───── Recorded information ─────

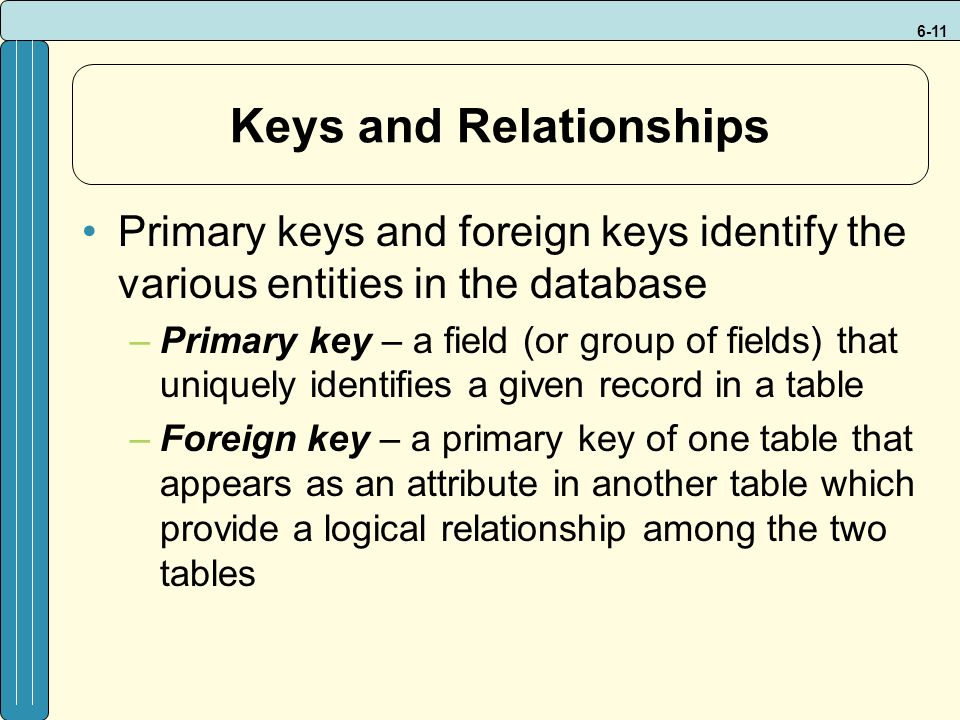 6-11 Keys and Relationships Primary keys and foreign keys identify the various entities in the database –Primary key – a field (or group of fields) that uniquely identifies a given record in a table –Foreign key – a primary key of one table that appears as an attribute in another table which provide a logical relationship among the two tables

─────
───── Recorded information ─────

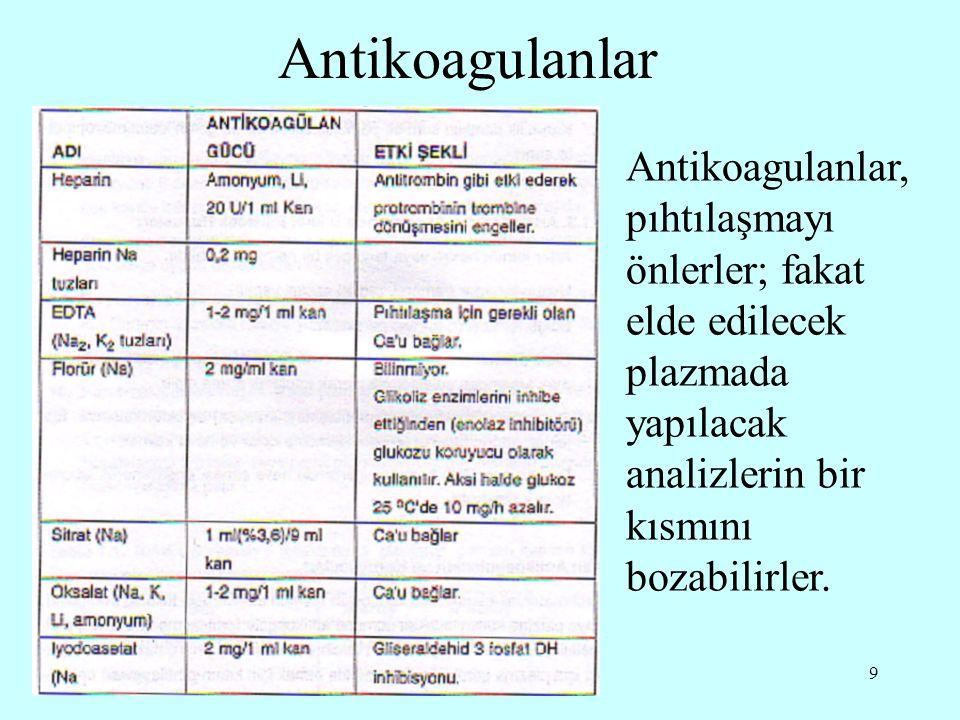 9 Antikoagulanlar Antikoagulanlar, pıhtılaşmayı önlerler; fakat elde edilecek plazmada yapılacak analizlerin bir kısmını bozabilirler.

─────
───── Recorded information ─────

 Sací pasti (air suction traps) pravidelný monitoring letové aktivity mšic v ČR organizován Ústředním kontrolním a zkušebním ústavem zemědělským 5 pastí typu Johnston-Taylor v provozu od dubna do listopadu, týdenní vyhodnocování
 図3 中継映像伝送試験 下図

─────

### Task description
Print the lines above from the one with "Sací pasti (air" through the one with "図3 中継映像伝送試験 下図", both included, exactly as written and nothing more.

### Solution for this problem
 Sací pasti (air suction traps) pravidelný monitoring letové aktivity mšic v ČR organizován Ústředním kontrolním a zkušebním ústavem zemědělským 5 pastí typu Johnston-Taylor v provozu od dubna do listopadu, týdenní vyhodnocování
 図3 中継映像伝送試験 下図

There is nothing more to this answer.